Si chiama Edoardo Chiariglione, ma sul territorio lo conoscono tutti come Bröwa. E lo conoscono perché da qualche anno a questa parte Edoardo scrive libri sulla natura, sul suo territorio, sui suoi abitanti. Originario di Chialamberto, Edoardo all’epoca aveva solo 25 anni.
“Non avevo mai visto il fiume in quelle condizioni” ci dice ricordando lo Stura di Lanzo mentre in macchina saliamo da Chialamberto verso Forno Alpi Graie, frazione di Groscavallo che fu colpita pesantemente dall’alluvione.
I soccorsi
“Mio zio era proprietario dell’albergo Ristorante Savoia, sempre a Forno. Andando verso la frazione vidi una macchina che scendeva e che a un certo punto andava fuori strada. Non c’era nessuno sopra, ma c’erano trenta centimetri d’acqua che la stavano portando via”.

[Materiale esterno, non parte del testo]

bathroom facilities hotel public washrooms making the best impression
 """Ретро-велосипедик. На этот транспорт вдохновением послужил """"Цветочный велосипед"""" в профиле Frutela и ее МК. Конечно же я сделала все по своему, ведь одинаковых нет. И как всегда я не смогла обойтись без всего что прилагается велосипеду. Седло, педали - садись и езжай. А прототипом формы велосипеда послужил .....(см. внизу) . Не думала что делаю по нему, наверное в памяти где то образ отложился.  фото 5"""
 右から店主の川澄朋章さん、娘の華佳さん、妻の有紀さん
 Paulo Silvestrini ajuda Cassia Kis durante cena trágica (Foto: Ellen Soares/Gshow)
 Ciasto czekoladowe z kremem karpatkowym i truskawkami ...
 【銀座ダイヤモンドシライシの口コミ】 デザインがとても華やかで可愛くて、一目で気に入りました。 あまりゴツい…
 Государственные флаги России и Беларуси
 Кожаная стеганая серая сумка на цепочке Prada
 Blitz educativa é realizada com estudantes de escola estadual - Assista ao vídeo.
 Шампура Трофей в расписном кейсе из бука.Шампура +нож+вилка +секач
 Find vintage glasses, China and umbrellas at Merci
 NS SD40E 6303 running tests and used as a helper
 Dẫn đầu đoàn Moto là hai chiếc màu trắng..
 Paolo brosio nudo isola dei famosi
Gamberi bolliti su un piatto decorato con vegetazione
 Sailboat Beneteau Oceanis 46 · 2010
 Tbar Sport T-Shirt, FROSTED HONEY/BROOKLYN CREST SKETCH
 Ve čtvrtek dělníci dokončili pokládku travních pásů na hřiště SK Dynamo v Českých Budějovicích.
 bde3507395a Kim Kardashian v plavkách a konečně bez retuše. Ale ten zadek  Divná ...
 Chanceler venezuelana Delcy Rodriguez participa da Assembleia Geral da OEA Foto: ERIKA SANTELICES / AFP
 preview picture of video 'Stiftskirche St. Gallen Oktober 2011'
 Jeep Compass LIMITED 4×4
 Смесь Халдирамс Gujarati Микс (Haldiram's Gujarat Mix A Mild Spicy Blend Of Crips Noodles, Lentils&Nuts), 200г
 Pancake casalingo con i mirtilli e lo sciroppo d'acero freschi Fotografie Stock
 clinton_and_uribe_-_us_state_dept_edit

Era il primo pomeriggio del 23 settembre. Edoardo stava iniziando a capire che quel fiume così ingrossato e quell’acqua che iniziava a scendere dalla Provinciale che collega i paesi della Val Grande non era un buon segno.
Decise comunque di salire verso Forno Alpi Graie e di raggiungere l’albergo dello zio. “Lì incontrai mia zia e mia nonna, e dissi loro: prendete quello che vi serve e andiamocene via, perché capivo che c’era qualcosa che non andava”.
Archivio RaiTre, Tgr Piemonte
Ma abbandonare una casa è complicato, soprattutto per un anziano. A un certo punto la pioggia si fece sempre più insistente, “e - spiega Edoardo - una grande bomba d’acqua si riversò sulla provinciale: la strada si trasformò in un fiume”.
L’albergo Savoia diventò un’isola in mezzo a un mare di acqua mista a detriti e fango: “C’era acqua da tutte le parti. Non potevamo più andare via”. Anzi, forse lui e un altro paio di giovani che si trovavano lì avrebbero potuto: due sgambate nell’acqua alta e giù dalla valle attraverso la provinciale.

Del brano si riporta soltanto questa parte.